The Origins of Science, Philosophy, and the Humanities

Welcome to the Chapter 6 Discussion Board. In Chapter 6 (The Origins of Science, Philosophy, and the Humanities), Watson addresses the Greeks. Watson first cites Alan Bloom, Peter Hall, and others, all of whom praise the ancient Greeks. Interestingly, these books are mostly argue that the Greeks were great, and, these days, modern society is generally horrible. However, when we subtract the concervative hyperbole from these books, they still make an important point. As Watson notes, after the famous reforms of Solon the Lawgiver, the Greeks went on to invent much of the sciences of we know and cherish today. The Greeks, thus, gave us everything from our court structure, democracy, scientific thinking (e.g. the scientific method, observation, empiricism, etc.), the use of philosophical reason (independently of the government or the gods), higher education and schools, and the notion of objective written history (e.g. Herodotus and Thucydides), medicine, and theater. Indeed, it is hard to overestimate how important Greek civiliztion- all those inventions- was to our future. And, given this, it is easy to wonder what society would be like today if Greek civilization had not largely fallen out of fashion, use, and practice for than a millennium, but had simply continued unabated.

Check your understanding.
A. In the Chapter 6 discussion text, whose reforms came before the Greeks invented much of the sciences?
B. List everything the Chapter 6 discussion text says the Greeks gave us.
C. Resume the Chapter 6 discussion text after its final sentence.

The data.
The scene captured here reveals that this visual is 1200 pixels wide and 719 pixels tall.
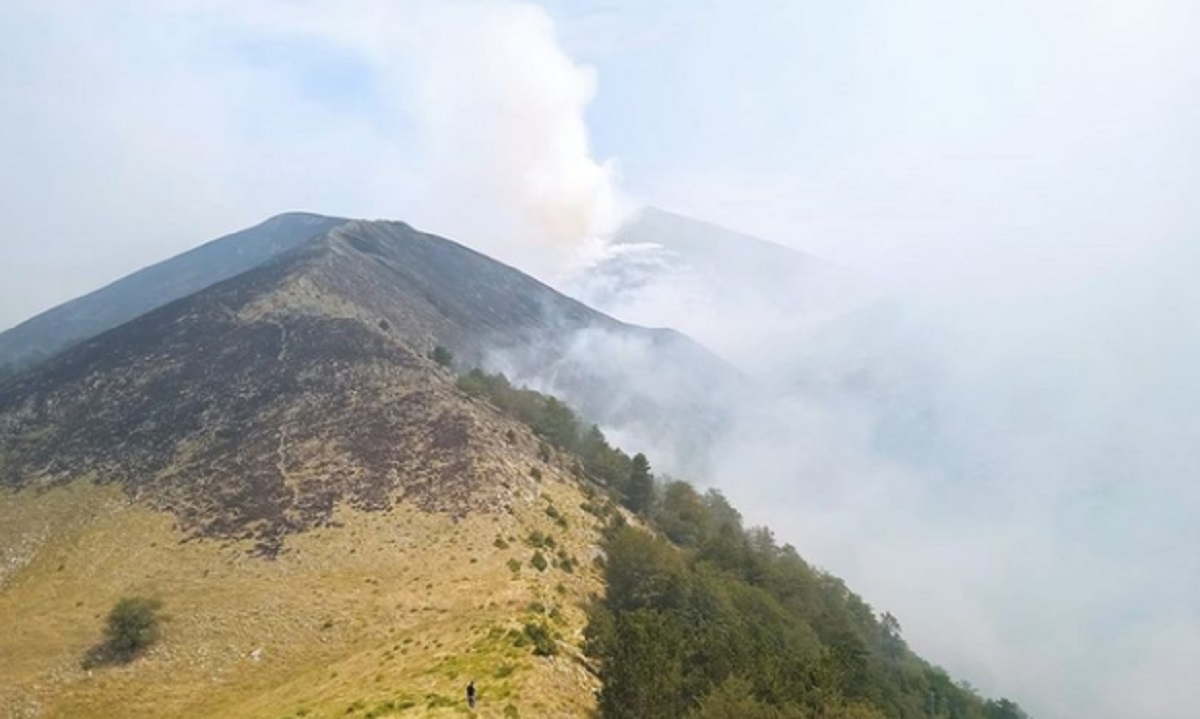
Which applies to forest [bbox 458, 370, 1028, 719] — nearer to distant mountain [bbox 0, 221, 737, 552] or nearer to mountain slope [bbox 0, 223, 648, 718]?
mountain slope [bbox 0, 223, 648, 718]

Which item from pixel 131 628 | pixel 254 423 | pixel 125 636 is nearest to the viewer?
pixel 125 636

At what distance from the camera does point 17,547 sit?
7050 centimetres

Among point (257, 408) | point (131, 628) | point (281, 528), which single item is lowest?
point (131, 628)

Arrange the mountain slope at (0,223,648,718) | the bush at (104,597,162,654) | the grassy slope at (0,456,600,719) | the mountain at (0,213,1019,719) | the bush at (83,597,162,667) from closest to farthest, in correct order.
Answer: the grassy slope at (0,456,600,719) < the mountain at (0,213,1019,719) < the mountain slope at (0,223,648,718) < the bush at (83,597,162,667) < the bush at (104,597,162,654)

Answers by item.
A. Solon the Lawgiver's

B. Court structure; democracy; scientific thinking; the use of philosophical reason; higher education and schools; the notion of objective written history; medicine; theater

C.
1. Clearly, the ancient Greeks gave us much of what we can fortunately take for granted today. Interestingly, though, much of this is because of the efforts of certain individuals. Many of these individuals are mentioned in the text. In your view, who are the most of important of these individuals, what are their famous ideas, and (most importantly) why have these ideas been so important to the future? As always, detail is important here.